Conviene distinguir entre la huella duradera y estricta que se ejerce sobre los demás y la popularidad gregaria. Esta última va acompañada siempre de una cara oscura, de una negatividad potencial que en cualquier momento puede hacerse patente, que en cualquier momento puede borrar los brillos de la fama. No es bueno confundir la preeminencia con el surco duradero. Ese surco forma, en último término, el cuerpo de la cultura, su efectividad más legítima. La cultura viene dada por el sedimento que queda en la colecilvidad después de los tirones de los espíritus excepcionales. Los que obligan a cambiar de sentido al sistema de valores de cualquier grupo humano. Los bienes culturales empujan, desequilibran e inquietan. En esa desazón y en esa inquietud va implícita la fama de los que la promovieron. Va implícito su triunfo. Aun cuando no se reconozca. Y aún más: aun cuando ya ni siquiera se recuerde.

A veces, el olvido toma formas sorprendentes y conmovedoras. No hace mucho me encaminé yo desde Barajas a Madrid en un taxi. El taxista, como suele ocurrir, era de abundante labia. Me describió por lo menudo un reciente accidente en la autopista.

-¿Lo vio usted?

-No, señor. Yo no estaba en la circunstancia.

Ortega asomaba en este dicho. Naturalmente, el taxista no tenía ni el más ligero barrunto del ilustre antecedente, según pude comprobar. Ni tan sólo de la ya tópica frase «Yo soy yo y mi circunstancia». Y, sin embargo, estaba utilizando una expresión que arrancaba directamente de las ideas del filósofo. El taxista no estaba en la circunstancia del accidente. Pero estaba en la circunstancia de la memoria de Ortega. Si don José le hubiese oído, a buen seguro que sentiría en su interior una cálida onda de satisfacción personal. Su triunfo estaba allí, en la locución popular. Un triunfo anónimo, pero triunfo al fin y al cabo. Las palabras de aquel hombre eran la constatación viva de una perduración intelectual. Eran palabras incorporadas -hechas cuerpo- al espíritu colectivo.

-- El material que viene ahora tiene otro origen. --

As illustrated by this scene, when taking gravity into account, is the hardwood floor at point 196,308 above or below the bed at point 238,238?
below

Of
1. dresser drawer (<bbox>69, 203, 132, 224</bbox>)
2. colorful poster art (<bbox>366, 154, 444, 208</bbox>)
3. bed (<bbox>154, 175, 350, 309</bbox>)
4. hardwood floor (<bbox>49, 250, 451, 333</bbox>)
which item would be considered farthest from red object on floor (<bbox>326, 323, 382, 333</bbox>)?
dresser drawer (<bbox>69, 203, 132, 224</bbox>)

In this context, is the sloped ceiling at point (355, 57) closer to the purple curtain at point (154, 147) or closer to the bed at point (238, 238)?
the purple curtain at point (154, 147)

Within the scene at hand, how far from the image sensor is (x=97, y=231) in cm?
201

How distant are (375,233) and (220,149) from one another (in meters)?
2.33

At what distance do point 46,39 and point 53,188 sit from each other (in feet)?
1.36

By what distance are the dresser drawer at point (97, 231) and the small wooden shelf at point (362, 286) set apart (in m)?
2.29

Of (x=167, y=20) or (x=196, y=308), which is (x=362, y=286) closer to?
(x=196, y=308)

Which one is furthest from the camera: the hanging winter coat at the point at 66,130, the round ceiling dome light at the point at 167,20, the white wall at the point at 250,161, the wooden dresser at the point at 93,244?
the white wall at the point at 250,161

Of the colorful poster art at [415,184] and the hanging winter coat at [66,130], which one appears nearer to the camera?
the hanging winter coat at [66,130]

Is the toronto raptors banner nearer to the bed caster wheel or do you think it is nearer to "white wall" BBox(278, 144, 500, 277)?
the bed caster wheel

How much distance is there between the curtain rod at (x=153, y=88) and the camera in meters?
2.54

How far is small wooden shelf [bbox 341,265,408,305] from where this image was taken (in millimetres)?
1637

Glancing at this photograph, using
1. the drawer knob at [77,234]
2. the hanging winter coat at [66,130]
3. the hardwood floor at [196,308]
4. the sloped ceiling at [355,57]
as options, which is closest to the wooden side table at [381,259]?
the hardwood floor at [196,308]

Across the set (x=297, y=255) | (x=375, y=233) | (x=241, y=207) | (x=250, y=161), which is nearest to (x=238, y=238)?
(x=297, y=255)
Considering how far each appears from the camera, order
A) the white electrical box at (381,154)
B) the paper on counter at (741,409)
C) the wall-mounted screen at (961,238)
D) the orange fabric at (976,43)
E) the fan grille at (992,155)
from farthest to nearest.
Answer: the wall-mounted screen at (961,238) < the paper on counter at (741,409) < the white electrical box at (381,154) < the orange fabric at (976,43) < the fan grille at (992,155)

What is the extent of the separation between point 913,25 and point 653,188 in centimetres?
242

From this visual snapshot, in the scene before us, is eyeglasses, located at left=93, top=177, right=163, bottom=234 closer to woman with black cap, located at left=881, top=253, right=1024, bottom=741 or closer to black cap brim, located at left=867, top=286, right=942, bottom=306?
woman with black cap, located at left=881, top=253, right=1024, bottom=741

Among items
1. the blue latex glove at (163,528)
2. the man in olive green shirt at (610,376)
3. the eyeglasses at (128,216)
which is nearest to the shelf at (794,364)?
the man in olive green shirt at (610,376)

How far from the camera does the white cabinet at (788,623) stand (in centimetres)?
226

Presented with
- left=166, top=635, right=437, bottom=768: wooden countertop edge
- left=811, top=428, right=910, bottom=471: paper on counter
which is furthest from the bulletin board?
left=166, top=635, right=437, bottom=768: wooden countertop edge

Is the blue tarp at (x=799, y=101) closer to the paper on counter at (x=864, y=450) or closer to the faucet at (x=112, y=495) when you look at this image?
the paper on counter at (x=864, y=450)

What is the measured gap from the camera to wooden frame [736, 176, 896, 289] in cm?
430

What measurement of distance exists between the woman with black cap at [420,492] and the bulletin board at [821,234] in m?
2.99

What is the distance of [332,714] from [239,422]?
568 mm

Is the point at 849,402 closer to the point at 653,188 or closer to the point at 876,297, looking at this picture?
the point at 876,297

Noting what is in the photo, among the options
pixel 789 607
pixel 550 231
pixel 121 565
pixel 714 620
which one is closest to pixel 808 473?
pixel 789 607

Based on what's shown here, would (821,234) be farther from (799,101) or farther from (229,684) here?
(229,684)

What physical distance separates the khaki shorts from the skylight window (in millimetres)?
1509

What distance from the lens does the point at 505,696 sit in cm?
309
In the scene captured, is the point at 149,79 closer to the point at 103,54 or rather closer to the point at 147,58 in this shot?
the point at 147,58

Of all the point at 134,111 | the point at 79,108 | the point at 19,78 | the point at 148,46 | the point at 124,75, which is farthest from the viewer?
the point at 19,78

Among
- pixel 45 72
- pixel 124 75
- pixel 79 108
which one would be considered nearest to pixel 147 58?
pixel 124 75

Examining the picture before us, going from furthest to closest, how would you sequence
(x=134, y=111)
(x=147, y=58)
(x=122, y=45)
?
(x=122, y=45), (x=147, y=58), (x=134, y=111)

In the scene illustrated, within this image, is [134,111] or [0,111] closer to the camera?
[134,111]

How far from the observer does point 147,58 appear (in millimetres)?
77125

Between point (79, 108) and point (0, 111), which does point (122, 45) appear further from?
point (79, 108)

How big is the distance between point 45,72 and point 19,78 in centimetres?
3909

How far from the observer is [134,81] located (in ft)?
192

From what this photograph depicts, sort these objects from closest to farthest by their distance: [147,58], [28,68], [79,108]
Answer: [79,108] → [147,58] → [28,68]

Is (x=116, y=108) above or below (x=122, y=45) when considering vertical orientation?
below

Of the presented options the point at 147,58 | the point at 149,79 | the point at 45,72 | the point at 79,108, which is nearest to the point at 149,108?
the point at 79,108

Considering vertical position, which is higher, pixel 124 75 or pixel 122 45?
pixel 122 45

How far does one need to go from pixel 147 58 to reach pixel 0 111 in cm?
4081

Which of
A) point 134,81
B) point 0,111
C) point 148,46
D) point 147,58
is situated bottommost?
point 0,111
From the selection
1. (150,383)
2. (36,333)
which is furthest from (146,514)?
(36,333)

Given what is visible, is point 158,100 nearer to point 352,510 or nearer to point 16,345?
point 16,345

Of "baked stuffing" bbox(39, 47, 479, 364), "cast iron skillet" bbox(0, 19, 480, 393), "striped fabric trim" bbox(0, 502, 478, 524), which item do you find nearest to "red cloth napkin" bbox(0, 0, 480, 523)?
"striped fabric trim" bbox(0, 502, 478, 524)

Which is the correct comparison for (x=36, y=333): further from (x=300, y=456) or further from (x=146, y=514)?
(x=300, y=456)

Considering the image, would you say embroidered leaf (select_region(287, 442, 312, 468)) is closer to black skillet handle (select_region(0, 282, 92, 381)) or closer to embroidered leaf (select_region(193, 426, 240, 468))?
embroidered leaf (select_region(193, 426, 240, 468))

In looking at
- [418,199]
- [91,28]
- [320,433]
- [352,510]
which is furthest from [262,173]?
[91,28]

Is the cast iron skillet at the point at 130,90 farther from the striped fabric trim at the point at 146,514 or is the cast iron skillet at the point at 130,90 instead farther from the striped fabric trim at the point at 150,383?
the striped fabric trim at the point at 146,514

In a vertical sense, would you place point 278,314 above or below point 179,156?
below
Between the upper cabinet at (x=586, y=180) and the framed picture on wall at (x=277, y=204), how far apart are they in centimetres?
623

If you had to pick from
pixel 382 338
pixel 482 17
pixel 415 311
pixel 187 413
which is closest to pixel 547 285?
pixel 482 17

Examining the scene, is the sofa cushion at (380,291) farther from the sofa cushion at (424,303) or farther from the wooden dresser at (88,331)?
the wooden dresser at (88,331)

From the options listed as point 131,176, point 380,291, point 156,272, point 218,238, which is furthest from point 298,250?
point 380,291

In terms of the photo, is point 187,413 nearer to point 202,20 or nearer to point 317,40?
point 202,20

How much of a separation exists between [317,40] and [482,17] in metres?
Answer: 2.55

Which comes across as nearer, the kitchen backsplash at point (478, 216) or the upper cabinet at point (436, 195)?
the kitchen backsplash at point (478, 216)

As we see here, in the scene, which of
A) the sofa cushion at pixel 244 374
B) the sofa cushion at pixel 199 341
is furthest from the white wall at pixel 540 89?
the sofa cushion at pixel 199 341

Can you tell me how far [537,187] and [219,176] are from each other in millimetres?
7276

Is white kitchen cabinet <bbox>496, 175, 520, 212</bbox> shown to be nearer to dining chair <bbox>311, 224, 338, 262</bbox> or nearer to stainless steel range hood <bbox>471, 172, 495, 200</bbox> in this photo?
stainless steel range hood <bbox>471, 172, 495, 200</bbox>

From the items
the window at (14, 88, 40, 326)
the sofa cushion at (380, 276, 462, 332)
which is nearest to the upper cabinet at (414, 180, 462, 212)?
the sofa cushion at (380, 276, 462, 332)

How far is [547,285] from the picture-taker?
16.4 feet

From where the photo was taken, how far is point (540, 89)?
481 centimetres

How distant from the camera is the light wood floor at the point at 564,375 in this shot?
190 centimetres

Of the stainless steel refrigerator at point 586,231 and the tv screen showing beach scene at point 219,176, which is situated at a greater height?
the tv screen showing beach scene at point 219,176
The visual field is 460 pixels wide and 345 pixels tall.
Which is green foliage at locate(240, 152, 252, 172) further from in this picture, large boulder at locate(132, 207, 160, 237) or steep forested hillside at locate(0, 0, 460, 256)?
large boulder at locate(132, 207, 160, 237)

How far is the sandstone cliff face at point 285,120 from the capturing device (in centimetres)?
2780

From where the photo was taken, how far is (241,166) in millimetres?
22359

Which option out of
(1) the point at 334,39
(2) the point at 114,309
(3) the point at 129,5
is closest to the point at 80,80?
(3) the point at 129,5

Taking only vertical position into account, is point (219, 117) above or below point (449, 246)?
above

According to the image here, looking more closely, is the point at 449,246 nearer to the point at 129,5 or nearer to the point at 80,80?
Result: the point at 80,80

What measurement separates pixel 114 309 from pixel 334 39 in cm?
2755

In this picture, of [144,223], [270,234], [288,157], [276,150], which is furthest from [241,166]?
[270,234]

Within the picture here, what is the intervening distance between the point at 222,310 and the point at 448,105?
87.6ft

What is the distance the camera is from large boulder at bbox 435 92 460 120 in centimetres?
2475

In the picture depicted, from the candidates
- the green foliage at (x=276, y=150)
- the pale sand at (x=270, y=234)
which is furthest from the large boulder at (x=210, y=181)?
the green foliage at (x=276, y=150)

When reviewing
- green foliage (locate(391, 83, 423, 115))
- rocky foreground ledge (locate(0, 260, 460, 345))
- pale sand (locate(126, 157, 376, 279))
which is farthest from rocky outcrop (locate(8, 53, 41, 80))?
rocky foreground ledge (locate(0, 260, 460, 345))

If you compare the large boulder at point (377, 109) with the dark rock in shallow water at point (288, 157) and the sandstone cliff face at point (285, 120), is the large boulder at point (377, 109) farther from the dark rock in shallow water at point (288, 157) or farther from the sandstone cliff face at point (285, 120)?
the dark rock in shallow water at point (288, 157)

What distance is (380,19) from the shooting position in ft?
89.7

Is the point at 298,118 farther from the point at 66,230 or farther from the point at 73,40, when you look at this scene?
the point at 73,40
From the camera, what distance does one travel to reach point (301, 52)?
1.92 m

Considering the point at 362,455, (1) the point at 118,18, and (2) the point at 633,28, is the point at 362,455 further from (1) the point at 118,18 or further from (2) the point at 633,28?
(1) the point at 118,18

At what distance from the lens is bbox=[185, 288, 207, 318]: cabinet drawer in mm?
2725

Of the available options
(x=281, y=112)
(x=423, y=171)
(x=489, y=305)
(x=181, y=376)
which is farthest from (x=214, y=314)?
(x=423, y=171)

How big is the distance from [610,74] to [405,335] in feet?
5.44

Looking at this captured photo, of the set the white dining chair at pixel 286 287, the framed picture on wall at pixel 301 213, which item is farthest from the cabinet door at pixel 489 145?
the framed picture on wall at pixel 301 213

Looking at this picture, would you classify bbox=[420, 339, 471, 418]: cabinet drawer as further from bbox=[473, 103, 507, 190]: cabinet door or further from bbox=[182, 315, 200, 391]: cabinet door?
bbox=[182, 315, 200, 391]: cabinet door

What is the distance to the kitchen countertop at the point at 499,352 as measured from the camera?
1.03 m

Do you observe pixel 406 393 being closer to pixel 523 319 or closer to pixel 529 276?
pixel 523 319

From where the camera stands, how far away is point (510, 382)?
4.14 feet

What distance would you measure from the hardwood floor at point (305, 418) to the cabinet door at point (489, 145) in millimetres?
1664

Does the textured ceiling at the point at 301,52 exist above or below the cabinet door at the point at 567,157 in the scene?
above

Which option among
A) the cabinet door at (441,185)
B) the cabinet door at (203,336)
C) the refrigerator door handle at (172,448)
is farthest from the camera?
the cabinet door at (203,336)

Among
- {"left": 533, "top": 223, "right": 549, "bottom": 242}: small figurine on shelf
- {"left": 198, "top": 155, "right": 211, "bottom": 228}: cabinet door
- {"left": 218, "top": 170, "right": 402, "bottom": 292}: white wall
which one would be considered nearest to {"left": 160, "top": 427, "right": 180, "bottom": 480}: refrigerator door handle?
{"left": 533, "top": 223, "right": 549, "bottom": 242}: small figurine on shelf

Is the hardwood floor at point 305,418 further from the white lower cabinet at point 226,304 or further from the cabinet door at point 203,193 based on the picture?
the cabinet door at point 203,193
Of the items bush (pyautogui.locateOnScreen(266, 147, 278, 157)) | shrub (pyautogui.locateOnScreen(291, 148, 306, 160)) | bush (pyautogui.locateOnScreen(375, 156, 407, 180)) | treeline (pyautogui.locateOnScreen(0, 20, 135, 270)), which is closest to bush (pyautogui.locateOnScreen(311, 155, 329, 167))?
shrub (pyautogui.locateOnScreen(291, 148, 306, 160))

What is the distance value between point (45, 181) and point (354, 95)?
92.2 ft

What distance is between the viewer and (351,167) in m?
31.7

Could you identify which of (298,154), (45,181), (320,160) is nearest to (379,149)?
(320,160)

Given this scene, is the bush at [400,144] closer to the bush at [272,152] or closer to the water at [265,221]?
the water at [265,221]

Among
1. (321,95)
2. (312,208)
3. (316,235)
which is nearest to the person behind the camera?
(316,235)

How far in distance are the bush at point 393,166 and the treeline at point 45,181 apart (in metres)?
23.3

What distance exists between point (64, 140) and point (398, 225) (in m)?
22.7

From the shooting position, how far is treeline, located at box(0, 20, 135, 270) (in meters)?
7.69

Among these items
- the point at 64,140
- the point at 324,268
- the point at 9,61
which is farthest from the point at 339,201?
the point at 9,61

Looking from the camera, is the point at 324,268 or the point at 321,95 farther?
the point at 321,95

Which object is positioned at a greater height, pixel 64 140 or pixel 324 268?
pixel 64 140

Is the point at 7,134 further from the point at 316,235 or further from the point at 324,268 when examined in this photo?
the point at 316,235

La gloria es así. Personal y anónima al mismo tiempo. Si un intelectual adscribe el dicho popular a su verdadero origen, esa gloria se torna evidente. Si el dicho popular en dicho popular se queda, sin paternidad ni origen cierto, la gloria quizá sea mayor, pues lo será como realidad cultural difusa y con capacidad para expresar experiencias de la gente que, de otro modo, quedarían sin formalización condigna. Lo individual se convierte así en comunal. Y allí, maravillosamente, se disuelve.

De ahí la sensación de perecedero que da todo esfuerzo creador, por firme que parezca. Y no se trata de una evaporación. Se trata de un cambio de frente. Por descontado, también de una despersonalización. Pero algo, no obstante, perdura. Algo muy leve, muy tenue, apenas un mínimo temblor en el alma de los demás. Allí revive, sin que nadie lo sospeche, la fama del creador de cultura. Su triunfo. Su escondido triunfo.

Antes, la muerte ha anulado toda otra posibilidad. ¿Dificultad de ser? ¿Polvo, ceniza, nada? Todo es posible. Pero ahora, mientras escribo esto, el señor De Fontenelle y el cardenal Portocarrero me hacen señas desde su enigmática eternidad. Dos finos espíritus, cada uno a su manera, encararon la definitiva derrota que significa el reinado de la anihilación. ¿Siguen siendo? ¿Persiste su ser? ¿Es ese polvo, esa ceniza, esa nada todavía algo no perecedero? Dicho de otro modo: ¿viven ellos para nosotros? Y si viven, ¿han triunfado ¿Quién podrá decirlo?

En todo caso, aquí están ahora, con sus nombres sonoros, con su angustia el uno, con su desdén el otro. Dos ejemplos. Dos caminos. Cuando cada uno de nosotros tome el suyo y en él su propia decisión -el miedo o el desasimiento-, algo del señor De Fontenelle, o algo del cardenal Portocarrero, vibrará en nuestro interior.

Y ese será el triunfo de aquellos personajes. Su gloria. Su escondida gloria.